Online Lifestyle Magazine for Healthcare Workers by Pulse Uniform

Should “Roll-Your-Own” Cigarettes Be Taxed?

What do you think, should “roll-your-own” cigarettes be taxed? This will hurt smokers and tobacco shops that offer rolling machines, but will keep things fair between them and the manufacturers of rolling tobacco.

The issue lies on the high-speed rolling machines, labeled as pipe-tobacco, which produce a carton of rolled tobacco in just 8 minutes. What do these machines actually produce, rolling tobacco or pipe tobacco? And what do these shops actually sell, rolling tobacco or pipe tobacco?

If we see the produce, consumers get rolling tobacco similar to that of Marlboro and other cigarette brands. Essentially, these products must pay taxes just like the others. Technically, though, the machines were provided to make rolling-you-own tobacco much easier to customers. They need not do it manually. If these machines produce tobacco in a much slower pace, would the issue become as big as what it is now?

However, due to the more than tripled increase in sales of “roll-your-own” tobacco, from which the U.S. government could have raised $345 in a span of 15 months, they may as well be subject to levy.
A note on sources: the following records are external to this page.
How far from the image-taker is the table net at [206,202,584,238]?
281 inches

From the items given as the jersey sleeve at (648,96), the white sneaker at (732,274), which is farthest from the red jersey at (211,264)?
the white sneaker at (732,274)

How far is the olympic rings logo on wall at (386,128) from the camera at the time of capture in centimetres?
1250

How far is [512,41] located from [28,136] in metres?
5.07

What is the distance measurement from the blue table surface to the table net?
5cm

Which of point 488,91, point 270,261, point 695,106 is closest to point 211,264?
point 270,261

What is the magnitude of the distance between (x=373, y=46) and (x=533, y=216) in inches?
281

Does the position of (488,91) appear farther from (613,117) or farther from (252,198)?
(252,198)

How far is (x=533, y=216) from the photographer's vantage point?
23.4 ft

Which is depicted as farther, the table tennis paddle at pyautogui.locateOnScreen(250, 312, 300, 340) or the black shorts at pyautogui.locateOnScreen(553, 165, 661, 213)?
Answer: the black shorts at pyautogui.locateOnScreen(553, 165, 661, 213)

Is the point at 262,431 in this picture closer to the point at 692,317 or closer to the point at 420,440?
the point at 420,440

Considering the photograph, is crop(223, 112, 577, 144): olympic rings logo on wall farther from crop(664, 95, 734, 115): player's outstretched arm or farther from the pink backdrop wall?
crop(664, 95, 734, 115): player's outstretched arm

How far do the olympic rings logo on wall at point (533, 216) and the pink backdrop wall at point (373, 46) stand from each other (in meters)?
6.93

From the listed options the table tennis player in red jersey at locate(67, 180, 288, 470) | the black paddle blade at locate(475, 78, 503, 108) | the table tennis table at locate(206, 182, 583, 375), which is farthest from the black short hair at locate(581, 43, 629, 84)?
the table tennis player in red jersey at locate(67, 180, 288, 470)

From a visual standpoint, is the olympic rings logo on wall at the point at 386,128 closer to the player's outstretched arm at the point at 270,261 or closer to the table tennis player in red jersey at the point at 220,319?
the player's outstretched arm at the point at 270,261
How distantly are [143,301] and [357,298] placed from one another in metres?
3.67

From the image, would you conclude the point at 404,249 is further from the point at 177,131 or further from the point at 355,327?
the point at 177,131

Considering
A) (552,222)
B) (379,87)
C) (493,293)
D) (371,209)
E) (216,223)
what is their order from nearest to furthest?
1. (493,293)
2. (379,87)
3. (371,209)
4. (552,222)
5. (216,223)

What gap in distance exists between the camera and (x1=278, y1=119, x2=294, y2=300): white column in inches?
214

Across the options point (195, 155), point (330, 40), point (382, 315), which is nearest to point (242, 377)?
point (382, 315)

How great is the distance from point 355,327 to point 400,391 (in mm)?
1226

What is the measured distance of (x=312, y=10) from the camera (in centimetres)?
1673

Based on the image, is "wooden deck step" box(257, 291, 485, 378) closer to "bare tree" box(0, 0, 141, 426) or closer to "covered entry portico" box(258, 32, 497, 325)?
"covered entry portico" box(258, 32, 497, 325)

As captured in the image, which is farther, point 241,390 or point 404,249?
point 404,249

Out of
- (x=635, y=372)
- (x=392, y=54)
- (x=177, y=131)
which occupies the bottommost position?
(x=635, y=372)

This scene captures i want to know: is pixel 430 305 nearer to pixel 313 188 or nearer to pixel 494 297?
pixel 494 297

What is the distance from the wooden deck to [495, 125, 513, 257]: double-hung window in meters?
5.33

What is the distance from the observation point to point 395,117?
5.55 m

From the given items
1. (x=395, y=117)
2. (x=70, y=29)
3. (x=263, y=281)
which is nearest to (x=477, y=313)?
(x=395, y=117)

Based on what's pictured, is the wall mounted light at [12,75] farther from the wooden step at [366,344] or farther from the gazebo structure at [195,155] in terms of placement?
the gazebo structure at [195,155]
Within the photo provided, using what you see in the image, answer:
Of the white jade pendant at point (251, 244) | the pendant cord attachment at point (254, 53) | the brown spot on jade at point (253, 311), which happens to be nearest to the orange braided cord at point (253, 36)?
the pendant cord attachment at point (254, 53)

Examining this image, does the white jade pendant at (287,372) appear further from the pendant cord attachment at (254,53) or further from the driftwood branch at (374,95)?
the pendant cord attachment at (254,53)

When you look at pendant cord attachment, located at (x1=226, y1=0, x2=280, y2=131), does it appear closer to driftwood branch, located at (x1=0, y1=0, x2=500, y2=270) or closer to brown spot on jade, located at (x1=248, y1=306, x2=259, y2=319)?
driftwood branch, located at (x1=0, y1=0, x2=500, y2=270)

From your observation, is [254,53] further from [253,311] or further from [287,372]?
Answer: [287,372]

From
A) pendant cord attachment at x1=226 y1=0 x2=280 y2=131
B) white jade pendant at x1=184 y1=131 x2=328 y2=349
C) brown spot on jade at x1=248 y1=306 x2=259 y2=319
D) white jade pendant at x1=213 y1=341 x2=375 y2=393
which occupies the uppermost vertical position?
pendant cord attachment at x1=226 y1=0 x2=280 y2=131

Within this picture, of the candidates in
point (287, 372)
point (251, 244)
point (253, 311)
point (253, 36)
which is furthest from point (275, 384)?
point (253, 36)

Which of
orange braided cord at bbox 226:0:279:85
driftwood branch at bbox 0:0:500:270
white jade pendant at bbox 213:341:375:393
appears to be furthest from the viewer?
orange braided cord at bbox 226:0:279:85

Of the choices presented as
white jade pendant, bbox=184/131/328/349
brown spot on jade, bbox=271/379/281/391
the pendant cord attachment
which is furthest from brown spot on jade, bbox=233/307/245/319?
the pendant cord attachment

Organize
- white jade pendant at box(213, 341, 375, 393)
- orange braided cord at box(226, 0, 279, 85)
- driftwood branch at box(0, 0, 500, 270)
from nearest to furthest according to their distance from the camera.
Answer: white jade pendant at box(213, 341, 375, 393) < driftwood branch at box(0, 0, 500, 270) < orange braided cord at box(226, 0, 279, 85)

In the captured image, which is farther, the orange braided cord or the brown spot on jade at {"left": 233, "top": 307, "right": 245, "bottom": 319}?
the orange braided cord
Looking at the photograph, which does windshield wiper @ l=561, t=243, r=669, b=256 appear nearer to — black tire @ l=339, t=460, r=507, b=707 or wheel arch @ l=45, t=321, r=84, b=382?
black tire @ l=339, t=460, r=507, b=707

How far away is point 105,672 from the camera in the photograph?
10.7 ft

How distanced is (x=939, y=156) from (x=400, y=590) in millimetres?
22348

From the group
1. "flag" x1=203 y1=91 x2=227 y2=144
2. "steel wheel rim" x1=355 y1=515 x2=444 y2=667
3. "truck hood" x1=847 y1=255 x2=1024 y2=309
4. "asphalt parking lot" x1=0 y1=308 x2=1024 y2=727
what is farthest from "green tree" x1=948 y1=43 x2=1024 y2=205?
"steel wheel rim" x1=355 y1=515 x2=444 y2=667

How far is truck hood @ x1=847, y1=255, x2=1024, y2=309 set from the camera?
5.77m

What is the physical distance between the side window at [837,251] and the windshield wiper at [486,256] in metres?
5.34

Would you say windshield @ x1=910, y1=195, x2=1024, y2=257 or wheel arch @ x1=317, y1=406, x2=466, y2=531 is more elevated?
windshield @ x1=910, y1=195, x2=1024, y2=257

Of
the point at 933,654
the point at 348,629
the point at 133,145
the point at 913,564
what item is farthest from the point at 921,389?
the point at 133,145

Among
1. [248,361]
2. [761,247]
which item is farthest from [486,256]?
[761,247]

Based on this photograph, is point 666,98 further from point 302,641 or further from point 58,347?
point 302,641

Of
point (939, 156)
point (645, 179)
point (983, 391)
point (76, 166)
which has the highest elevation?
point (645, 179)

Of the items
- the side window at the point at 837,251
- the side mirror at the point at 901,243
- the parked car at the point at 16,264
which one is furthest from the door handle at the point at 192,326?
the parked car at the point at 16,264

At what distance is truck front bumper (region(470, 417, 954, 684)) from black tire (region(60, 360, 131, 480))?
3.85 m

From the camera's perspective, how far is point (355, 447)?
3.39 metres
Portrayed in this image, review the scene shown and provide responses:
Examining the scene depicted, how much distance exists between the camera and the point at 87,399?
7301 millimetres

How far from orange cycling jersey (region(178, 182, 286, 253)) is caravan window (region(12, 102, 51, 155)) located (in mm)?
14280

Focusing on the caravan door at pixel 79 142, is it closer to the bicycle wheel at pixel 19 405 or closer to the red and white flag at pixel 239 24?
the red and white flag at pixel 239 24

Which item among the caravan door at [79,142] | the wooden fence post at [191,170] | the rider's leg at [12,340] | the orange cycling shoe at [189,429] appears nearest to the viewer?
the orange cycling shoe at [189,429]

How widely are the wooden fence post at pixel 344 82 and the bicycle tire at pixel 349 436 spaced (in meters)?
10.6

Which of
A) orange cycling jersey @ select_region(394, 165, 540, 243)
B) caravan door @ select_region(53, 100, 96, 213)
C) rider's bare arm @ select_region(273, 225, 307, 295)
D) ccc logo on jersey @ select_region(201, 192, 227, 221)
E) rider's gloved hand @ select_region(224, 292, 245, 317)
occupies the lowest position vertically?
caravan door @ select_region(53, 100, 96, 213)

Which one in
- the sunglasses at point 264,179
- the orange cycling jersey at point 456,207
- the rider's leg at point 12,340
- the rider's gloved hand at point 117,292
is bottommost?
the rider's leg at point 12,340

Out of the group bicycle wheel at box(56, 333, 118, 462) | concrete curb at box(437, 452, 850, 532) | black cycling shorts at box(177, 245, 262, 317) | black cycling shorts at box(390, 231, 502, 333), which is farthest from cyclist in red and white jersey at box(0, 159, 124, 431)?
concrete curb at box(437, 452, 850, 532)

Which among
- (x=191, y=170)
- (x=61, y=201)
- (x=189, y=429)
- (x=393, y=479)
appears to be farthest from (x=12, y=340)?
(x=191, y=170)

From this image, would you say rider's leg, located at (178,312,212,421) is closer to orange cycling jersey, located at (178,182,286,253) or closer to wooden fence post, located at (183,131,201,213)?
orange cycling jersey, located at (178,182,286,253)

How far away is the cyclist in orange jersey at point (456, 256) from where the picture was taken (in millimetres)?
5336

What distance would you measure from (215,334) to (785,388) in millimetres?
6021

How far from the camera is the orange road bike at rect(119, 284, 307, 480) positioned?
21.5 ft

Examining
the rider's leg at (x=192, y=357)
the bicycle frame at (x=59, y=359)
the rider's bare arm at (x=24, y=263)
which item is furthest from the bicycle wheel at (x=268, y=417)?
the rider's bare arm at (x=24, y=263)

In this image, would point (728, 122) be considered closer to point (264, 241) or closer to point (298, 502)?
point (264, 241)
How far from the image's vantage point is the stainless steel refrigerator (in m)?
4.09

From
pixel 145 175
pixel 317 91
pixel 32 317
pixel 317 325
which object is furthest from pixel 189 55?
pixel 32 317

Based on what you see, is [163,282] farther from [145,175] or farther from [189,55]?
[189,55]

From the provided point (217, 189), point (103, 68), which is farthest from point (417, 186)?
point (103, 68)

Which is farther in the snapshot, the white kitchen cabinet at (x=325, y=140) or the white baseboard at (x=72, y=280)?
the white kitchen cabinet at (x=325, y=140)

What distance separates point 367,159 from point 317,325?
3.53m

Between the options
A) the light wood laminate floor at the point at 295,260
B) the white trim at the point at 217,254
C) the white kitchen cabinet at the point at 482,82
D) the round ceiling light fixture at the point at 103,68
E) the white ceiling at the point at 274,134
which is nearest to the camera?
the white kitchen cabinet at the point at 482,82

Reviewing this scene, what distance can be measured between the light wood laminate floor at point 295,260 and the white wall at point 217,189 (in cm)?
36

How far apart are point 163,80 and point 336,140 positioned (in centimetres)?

While there is no clear difference between pipe tobacco and rolling tobacco, roll-your-own tobacco shops and their customers will enjoy $2.83/pound “pipe tobacco” compared with $24.78/pound rolling tobacco, with the help of roll-your-own cigarette machines.

Besides rolling tobacco manufacturers and the government itself, anti-smoking organizations will be the first to say yes to taxing “roll-your-own” tobacco. I can see many physicians in Grey’s Anatomy scrubs will also say yes.